Brano del testo
☆ ☆ ☆ ☆

Non poteva scegliere titolo migliore – Paura – per la sua autobiografia, sintesi perfetta di una carriera artistica consacrata a terrorizzare generazioni di spettatori in tutto il mondo. Stiamo parlando, ovviamente, del “Maestro del brivido” – titolo che condivide con il grande Alfred Hitchcock – Dario Argento, giunto a tagliare il ragguardevole traguardo delle ottanta primavere proprio oggi, 7 settembre.
Tra gialli ingegnosi (L’uccello dalle piume di cristallo, 1970, il suo primo film), indimenticabili fiabe gotiche (Suspiria, Phenomena) e thriller agghiaccianti (Profondo rosso, ovviamente: IL film di Dario Argento), il regista si è imposto all’attenzione del mondo come uno dei migliori esponenti del cinema di genere. In mezzo, anche una curiosa parentesi “storica” nel 1973 con Le cinque giornate (tra gli attori, spicca la partecipazione di Adriano Celentano), pellicola da recuperare e rivalutare.
Da non dimenticare, poi, la miniserie televisiva curata per la RAI La porta sul buio (1973), composta da quattro mediometraggi (di 1h circa l’uno) girati ciascuno da un regista diverso; l’episodio migliore, manco a dirlo, è proprio quello firmato da Argento (anche se sotto pseudonimo), Il tram.

☆ ☆ ☆ ☆

Dati registrati

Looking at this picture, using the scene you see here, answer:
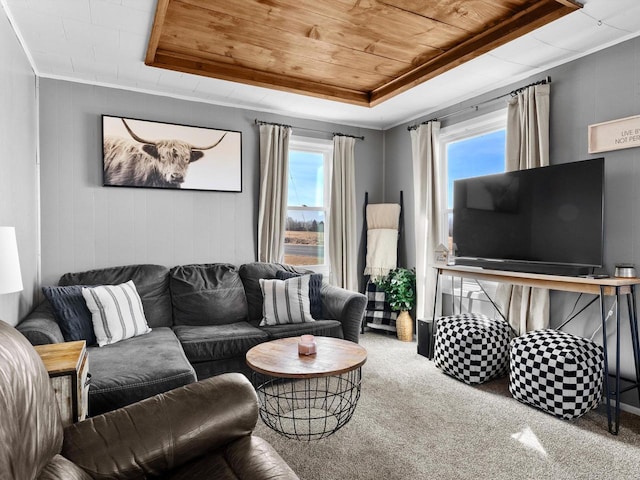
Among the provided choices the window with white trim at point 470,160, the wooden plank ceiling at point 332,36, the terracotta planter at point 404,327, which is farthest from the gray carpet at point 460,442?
the wooden plank ceiling at point 332,36

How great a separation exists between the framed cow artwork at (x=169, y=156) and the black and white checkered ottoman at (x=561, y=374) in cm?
287

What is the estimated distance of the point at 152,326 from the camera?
319cm

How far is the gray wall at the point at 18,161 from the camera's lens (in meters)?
2.23

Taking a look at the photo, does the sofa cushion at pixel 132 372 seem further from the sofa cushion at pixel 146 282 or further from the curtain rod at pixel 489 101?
the curtain rod at pixel 489 101

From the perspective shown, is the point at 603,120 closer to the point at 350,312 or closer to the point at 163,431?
the point at 350,312

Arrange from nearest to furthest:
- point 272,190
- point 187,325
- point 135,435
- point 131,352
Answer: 1. point 135,435
2. point 131,352
3. point 187,325
4. point 272,190

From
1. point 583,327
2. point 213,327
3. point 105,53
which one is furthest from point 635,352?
point 105,53

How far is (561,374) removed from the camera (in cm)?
248

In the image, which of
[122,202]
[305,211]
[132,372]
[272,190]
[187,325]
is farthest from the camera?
[305,211]

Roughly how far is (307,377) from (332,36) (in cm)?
221

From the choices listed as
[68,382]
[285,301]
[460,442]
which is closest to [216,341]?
[285,301]

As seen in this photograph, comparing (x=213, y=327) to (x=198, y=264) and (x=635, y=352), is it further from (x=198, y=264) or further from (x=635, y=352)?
(x=635, y=352)

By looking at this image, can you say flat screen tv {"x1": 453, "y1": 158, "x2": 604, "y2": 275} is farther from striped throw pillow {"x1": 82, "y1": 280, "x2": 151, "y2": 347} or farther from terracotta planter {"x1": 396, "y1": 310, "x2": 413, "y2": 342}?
striped throw pillow {"x1": 82, "y1": 280, "x2": 151, "y2": 347}

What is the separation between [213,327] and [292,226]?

☆ ☆ ☆ ☆

Cosa fare
Riscrivi il brano su Dario Argento da "Tra gialli ingegnosi" fino a "pseudonimo), Il tram." compreso, cambiando "pellicola" in "opera".

Risposta svolta
Tra gialli ingegnosi (L’uccello dalle piume di cristallo, 1970, il suo primo film), indimenticabili fiabe gotiche (Suspiria, Phenomena) e thriller agghiaccianti (Profondo rosso, ovviamente: IL film di Dario Argento), il regista si è imposto all’attenzione del mondo come uno dei migliori esponenti del cinema di genere. In mezzo, anche una curiosa parentesi “storica” nel 1973 con Le cinque giornate (tra gli attori, spicca la partecipazione di Adriano Celentano), opera da recuperare e rivalutare.
Da non dimenticare, poi, la miniserie televisiva curata per la RAI La porta sul buio (1973), composta da quattro mediometraggi (di 1h circa l’uno) girati ciascuno da un regista diverso; l’episodio migliore, manco a dirlo, è proprio quello firmato da Argento (anche se sotto pseudonimo), Il tram.